The system accepts a color NTSC video signal, filters out the DC component, and samples the video stream at real-time speed. This sample is stored as a grayscale image in the MCU's memory which can be processed by the application. The onscreen display overlays shape information and game data for user interaction.
Our game displays a shape on the screen which the players must fit into within a short amount of time. If they succeed, they are faced with more difficult shapes and shorter amounts of time until they are inevitably "slimed". The game provides the player with real-time feedback by displaying the video on the screen with the device's interpretation of their shape.
Our project involves two standards: NTSC and SPI. NTSC is well-defined and is used as our input and output medium. SPI is more of an agreement than a standard, and our project uses it internally to the specifications of the microcontroller and on-screen display device.
Tetris is copyrighted and trademarked thoroughly, so attempts to turn this project into a product would have to be preceded by licensing talks or altering the aesthetics. "Human Tetris" is a commonly used description for the game show our game is based on, but the actual game play is not that of Tetris.
Hardware
Prototyping
Our finished product is neatly tucked onto a 2.5" x 3.8" custom printed circuit board, but for most of the design stage, we prototyped on an STK500, a solderless breadboard, and the ATmega644 custom target board. Our earliest prototyping simply involved working with the ATmega644 on the STK500, with the surface-mount peripherals soldered to breakout boards on a solderless breadboard, attached to the STK with long, loopy wires. We also used the large protoboards as an external power source to feed our substantial power requirements. Slowly, we weaned off our dependence on the STK and moved to using just the solderless breadboard and the target board, with an on-board power circuit. Once the PCB was set up, everything was containedDesign & Components
The signal from the camera goes through an RC input filter which biases up the signal swing to about 0.5V to 2.0V. This is based on the MAX7456 datasheet's "Typical Operating Circuit", which specifies a 75 Ohm load resistor to ground and a 0.1uF input coupling capacitor. Originally we had intended to create two separate circuits for display and processing using current buffers, and a shift/gain op-amp for input into the analog-to-digital converter. However, it was simpler and worked just as well to use the same signal as an input to both devices; it did not produce any detrimental effects.
The signal from the camera went into the analog input of the TLC5540 flash ADC. Since this signal swung from about 0.5-2.0V, we set up a bottom reference voltage of 0V and a top reference voltage of 2.0V, using a combination of the ADC's internal voltage divider and a parallel resistor. This provided a good level of resolution for our application. We set up a clock output from the MCU to go into the sampling clock port of the ADC, so that we could control the clock speed through software. The 8-bit parallel output from the ADC went to the 8 pins on the MCU's port C. During prototyping, we experienced a lot of noise on these high-frequency digital signals, which produced some bad reads and unexpected behavior. The custom PCB brought these components must closer together with good traces between the two devices, which essentially eliminated all of these problems.

Entries
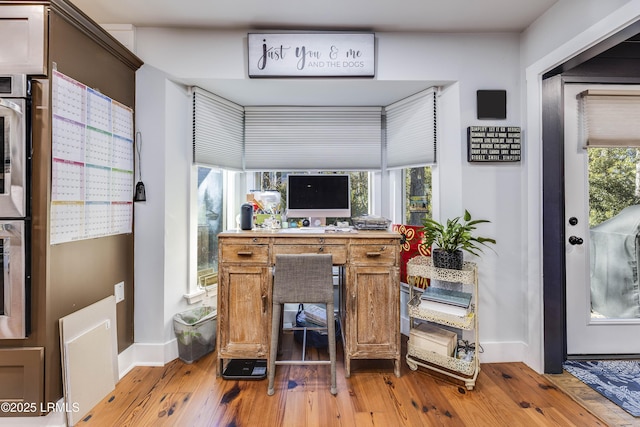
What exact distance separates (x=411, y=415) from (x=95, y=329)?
1.95 metres

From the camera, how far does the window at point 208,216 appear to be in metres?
2.54

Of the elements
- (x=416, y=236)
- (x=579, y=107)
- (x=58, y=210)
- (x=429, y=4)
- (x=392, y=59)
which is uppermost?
(x=429, y=4)

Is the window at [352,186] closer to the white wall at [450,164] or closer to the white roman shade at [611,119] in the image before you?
the white wall at [450,164]

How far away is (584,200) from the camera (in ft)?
7.11

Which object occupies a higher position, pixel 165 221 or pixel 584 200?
pixel 584 200

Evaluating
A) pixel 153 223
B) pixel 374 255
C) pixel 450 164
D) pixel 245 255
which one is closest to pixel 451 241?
pixel 374 255

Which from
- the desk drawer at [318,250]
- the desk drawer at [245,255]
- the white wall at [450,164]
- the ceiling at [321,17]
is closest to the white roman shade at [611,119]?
the white wall at [450,164]

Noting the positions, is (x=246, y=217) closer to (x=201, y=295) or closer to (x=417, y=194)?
(x=201, y=295)

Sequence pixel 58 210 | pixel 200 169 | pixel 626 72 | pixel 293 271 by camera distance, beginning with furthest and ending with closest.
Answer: pixel 200 169 < pixel 626 72 < pixel 293 271 < pixel 58 210

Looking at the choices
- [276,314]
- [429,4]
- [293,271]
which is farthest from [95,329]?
[429,4]

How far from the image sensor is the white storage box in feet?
6.47

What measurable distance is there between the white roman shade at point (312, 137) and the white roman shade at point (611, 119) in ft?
5.09

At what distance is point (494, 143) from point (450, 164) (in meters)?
0.34

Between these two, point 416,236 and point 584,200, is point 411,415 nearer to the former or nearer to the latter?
point 416,236
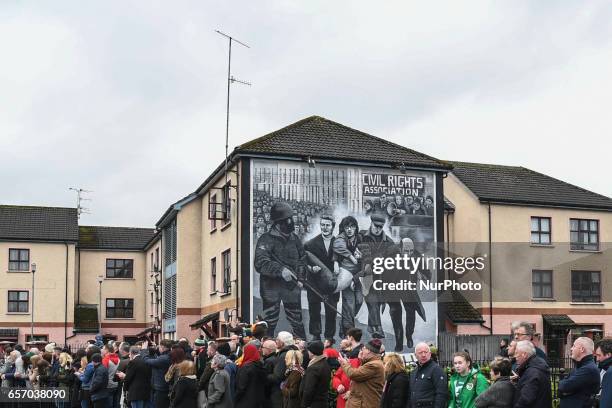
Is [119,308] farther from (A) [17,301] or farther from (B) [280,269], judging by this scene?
(B) [280,269]

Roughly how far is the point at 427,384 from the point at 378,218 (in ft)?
76.3

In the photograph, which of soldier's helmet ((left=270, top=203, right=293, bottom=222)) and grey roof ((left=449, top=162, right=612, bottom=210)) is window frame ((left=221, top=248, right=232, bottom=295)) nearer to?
soldier's helmet ((left=270, top=203, right=293, bottom=222))

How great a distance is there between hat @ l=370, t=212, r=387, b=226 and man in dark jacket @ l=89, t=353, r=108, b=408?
17.9 metres

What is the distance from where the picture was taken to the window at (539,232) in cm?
4244

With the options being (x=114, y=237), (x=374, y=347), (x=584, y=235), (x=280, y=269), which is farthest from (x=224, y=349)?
(x=114, y=237)

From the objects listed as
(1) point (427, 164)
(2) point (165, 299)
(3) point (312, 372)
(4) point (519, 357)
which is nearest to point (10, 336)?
(2) point (165, 299)

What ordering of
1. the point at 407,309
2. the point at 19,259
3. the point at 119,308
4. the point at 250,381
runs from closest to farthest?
1. the point at 250,381
2. the point at 407,309
3. the point at 19,259
4. the point at 119,308

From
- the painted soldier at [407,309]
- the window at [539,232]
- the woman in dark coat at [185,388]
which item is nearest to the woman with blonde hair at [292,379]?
the woman in dark coat at [185,388]

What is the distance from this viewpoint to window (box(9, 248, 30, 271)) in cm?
5381

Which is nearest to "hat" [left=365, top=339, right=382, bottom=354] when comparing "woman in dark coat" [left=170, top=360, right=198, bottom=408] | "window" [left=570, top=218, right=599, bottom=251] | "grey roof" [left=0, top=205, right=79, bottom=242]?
"woman in dark coat" [left=170, top=360, right=198, bottom=408]

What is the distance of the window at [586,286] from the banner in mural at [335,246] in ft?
36.1

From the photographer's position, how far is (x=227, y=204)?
34688 mm

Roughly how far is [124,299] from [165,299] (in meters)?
15.8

The tasks
- 1) Swap "slimed" for "eliminated" and write out the part of the project write-up starting at "Our game displays" and ending at "of their shape.".
- 2) What are the dimensions of the custom printed circuit board in the project write-up?
You won't need the items for this.

Results of the tasks
- 1)
Our game displays a shape on the screen which the players must fit into within a short amount of time. If they succeed, they are faced with more difficult shapes and shorter amounts of time until they are inevitably "eliminated". The game provides the player with real-time feedback by displaying the video on the screen with the device's interpretation of their shape.

- 2) 2.5" x 3.8"